Write out the text about Critical Commons word for word, from "We are excited" up to and including "an educational context.".
BEGIN Text
This post was previously published in the official Plumi blog

Via Unweb.me

We are excited to write about www.criticalcommons.org going live after smooth cooperation between Anna Helme, Steve Anderson, Erik Loyer and Unweb.me. The new version adds significant improvements to the overall functionality and stability of the site, plus allows easy uploading of media files and commentaries.

Critical Commons Home Page (2012)
Critical Commons Home Page (2012)

Critical commons is a video site built on Plumi. It is a collaborative online teaching tool for cinema studies, and a project designed to push the boundaries of fair use in an educational context.

Critical Commons was initiated by the University of Southern California School of Cinematic Arts Institute for Multimedia Literacy, and was officially launched in 2009 at the Digital Media and Learning (http://dmlcentral.net/) and Open Video Alliance conferences. It was originally built by EngageMedia and Infinite Recursion on an earlier version of Plumi.
END Text
BEGIN Given information
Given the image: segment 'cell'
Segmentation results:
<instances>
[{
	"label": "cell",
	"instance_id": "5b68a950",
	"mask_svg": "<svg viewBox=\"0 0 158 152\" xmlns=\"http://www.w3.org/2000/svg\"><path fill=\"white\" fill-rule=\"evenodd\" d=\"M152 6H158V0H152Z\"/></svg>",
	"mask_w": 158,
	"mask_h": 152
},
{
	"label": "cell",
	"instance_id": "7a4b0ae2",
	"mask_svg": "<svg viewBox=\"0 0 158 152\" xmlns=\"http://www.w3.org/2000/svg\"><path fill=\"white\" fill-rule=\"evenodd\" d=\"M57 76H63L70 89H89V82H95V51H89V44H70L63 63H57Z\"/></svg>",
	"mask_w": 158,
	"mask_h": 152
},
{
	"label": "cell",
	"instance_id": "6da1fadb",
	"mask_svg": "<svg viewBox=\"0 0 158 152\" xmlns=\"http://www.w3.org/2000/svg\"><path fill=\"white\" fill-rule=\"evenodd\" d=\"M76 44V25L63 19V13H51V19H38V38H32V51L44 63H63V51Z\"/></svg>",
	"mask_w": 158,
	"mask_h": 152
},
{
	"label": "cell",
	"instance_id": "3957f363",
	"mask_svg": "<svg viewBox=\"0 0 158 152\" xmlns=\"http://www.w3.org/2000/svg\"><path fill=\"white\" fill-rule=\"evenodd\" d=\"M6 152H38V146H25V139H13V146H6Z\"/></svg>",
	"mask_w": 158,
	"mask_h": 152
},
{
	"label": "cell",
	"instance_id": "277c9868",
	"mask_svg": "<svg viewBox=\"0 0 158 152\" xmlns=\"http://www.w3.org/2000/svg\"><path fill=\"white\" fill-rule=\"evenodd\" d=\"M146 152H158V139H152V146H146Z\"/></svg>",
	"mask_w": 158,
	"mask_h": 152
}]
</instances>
END Given information
• [Answer area]:
We are excited to write about www.criticalcommons.org going live after smooth cooperation between Anna Helme, Steve Anderson, Erik Loyer and Unweb.me. The new version adds significant improvements to the overall functionality and stability of the site, plus allows easy uploading of media files and commentaries.

Critical Commons Home Page (2012)
Critical Commons Home Page (2012)

Critical commons is a video site built on Plumi. It is a collaborative online teaching tool for cinema studies, and a project designed to push the boundaries of fair use in an educational context.